Je mehr Zeit nach ihrem epileptischen Anfall vergangen ist, desto klarer wurde mir, dass die „Behindertentasche“, so T., eher mich beruhigt als ihr nützt. Wenn sie irgendwo einen Krampfanfall bekommt mit Schaum vorm Mund und aufgerissenen Augen, werden wohl die wenigsten Menschen auf die Idee kommen, in aller Seelenruhe nach einem Hinweis zu suchen, der in irgendeiner Tasche verborgen sein könnte.

T. hat etwas für sich entschieden. Der Gürtel engt sie ein und drängt sie in eine Sonderstellung, die sie nicht haben will. Vielleicht kann ich den Arzt bitten, ihr ein praktischeres Notfallmedikament zu verschreiben. Sie wird dann selbst entscheiden, welchen Menschen sie erzählt, was im Anfallsfall zu tun ist.

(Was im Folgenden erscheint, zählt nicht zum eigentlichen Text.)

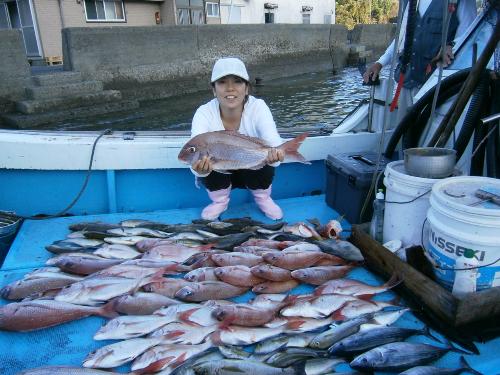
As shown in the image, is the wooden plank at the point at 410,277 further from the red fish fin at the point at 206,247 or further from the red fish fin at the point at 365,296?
the red fish fin at the point at 206,247

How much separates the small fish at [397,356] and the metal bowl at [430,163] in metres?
1.01

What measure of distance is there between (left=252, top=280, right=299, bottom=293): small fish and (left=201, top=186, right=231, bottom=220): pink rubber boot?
3.66ft

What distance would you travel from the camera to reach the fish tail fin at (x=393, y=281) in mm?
2316

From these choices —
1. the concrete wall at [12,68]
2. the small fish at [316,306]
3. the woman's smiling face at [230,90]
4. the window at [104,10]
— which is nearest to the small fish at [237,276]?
the small fish at [316,306]

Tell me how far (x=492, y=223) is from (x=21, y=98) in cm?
1251

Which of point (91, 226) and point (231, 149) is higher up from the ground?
point (231, 149)

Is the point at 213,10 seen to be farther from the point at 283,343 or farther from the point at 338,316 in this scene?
the point at 283,343

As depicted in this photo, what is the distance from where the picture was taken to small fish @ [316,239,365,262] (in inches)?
105

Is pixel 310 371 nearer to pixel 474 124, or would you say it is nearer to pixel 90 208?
pixel 474 124

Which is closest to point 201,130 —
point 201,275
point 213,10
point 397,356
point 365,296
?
point 201,275

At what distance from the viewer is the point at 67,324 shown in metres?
2.20

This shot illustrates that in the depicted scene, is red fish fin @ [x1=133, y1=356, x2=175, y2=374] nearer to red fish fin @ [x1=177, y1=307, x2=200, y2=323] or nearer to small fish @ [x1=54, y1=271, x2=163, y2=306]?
red fish fin @ [x1=177, y1=307, x2=200, y2=323]

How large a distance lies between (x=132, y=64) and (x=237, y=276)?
13313mm

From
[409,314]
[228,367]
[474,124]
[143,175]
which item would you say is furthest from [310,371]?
[143,175]
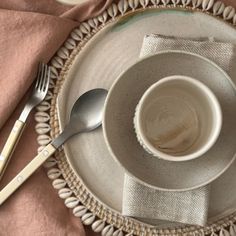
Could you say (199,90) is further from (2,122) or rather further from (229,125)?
(2,122)

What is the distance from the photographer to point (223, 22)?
1.92 ft

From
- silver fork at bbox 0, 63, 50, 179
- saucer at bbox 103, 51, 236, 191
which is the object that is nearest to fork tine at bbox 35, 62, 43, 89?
silver fork at bbox 0, 63, 50, 179

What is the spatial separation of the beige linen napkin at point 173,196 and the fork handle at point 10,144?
0.44ft

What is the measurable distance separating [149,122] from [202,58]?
8 cm

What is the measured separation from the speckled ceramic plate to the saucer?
6 cm

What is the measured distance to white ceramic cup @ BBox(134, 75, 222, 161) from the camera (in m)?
0.50

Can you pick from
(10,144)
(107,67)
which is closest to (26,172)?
(10,144)

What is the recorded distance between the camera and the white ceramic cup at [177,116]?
50 cm

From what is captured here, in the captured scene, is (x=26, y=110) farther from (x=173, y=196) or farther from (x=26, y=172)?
(x=173, y=196)

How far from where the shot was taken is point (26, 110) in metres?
0.59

Ich werde mich aufschrecken lassen, hinter ihr her schwimmen, sie im Auge behalten. Ich werde sehen, wie sie sich entfernt, und mich freuen, wenn sie zurückkommt. Eines wissen wir beide: T. kann schwimmen. Klar wird sie oft strampeln müssen, mich manchmal um Hilfe bitten, aber untergehen wird sie nicht. Mein liebes Kind, ich wünsche dir ein glückliches Größerwerden.